Source records
*****
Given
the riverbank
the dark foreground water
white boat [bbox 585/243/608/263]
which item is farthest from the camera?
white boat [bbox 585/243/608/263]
*****
Brief
Output every line of the listing above without altering anything.

Task response
Given
the riverbank
the dark foreground water
white boat [bbox 585/243/608/263]
which item is farthest from the camera?
white boat [bbox 585/243/608/263]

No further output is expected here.